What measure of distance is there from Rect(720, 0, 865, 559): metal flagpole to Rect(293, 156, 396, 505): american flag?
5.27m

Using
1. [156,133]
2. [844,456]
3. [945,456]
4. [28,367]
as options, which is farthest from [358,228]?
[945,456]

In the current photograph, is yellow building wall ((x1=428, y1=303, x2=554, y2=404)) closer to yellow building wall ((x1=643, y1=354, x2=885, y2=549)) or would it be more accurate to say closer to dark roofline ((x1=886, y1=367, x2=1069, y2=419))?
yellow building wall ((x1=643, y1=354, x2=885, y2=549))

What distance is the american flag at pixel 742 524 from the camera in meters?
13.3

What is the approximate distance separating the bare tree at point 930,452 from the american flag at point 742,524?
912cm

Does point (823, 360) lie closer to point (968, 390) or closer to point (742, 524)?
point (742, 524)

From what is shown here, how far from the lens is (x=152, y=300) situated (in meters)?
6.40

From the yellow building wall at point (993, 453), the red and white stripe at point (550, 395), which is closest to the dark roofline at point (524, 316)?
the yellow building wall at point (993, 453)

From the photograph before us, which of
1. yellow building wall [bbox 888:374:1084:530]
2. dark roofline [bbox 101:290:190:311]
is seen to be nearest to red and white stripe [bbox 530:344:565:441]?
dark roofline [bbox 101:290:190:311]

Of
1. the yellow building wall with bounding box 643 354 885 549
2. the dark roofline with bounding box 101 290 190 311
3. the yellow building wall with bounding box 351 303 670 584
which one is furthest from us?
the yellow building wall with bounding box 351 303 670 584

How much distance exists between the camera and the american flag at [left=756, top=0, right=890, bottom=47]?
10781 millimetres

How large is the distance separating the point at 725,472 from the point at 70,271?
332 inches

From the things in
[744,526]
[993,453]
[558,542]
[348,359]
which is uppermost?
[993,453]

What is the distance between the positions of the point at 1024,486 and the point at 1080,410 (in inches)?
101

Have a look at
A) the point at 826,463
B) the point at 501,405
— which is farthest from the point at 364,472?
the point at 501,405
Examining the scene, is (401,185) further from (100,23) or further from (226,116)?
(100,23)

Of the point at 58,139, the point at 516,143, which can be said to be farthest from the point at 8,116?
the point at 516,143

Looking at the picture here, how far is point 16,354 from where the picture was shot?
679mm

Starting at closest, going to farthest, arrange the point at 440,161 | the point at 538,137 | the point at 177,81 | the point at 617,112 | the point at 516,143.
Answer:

◆ ◆ ◆ ◆ ◆

■ Directive ■
Go through the listing above and restate it word for word.

■ Response ■
What measure of distance is there from Rect(720, 0, 865, 559): metal flagpole to Rect(293, 156, 396, 505): american flag?
5.27m

Using
1. [156,133]
2. [844,456]
3. [945,456]
4. [28,367]
as options, which is farthest from [358,228]?
[945,456]

In the current photograph, is yellow building wall ((x1=428, y1=303, x2=554, y2=404)) closer to yellow building wall ((x1=643, y1=354, x2=885, y2=549)) or would it be more accurate to say closer to dark roofline ((x1=886, y1=367, x2=1069, y2=419))?
yellow building wall ((x1=643, y1=354, x2=885, y2=549))

What distance is the american flag at pixel 742 524 from the camera in meters?
13.3

What is the approximate distance separating the bare tree at point 930,452 from the american flag at point 742,524?
912cm

Does point (823, 360) lie closer to point (968, 390) or closer to point (742, 524)?
point (742, 524)

From what is shown here, how far from the lens is (x=152, y=300) situated (in meters)?
6.40

From the yellow building wall at point (993, 453), the red and white stripe at point (550, 395), which is closest to the dark roofline at point (524, 316)?
the yellow building wall at point (993, 453)

From the photograph before us, which of
1. yellow building wall [bbox 888:374:1084:530]
2. dark roofline [bbox 101:290:190:311]
is seen to be nearest to red and white stripe [bbox 530:344:565:441]?
dark roofline [bbox 101:290:190:311]

Of
1. the yellow building wall with bounding box 643 354 885 549
2. the dark roofline with bounding box 101 290 190 311
3. the yellow building wall with bounding box 351 303 670 584
which one is furthest from us?
the yellow building wall with bounding box 351 303 670 584

How much distance exists between the camera and the american flag at [left=756, top=0, right=890, bottom=47]?
10781 millimetres

How large is the distance separating the point at 725,472 from the point at 70,271?
332 inches

From the things in
[744,526]
[993,453]
[558,542]
[348,359]
which is uppermost?
[993,453]

What is the distance between the positions of the point at 1024,486 and the point at 1080,410 (in inches)?
101

Have a look at
A) the point at 826,463
B) the point at 501,405
— which is farthest from the point at 364,472?
the point at 501,405
Examining the scene, is (401,185) further from (100,23) or further from (226,116)?
(100,23)

Of the point at 58,139, the point at 516,143, which can be said to be farthest from the point at 8,116?
the point at 516,143

Looking at the picture here, how far is point 16,354 from where the picture was shot?
679mm

Starting at closest, going to farthest, arrange the point at 440,161 | the point at 538,137 | the point at 177,81 | the point at 617,112 | the point at 516,143.
Answer:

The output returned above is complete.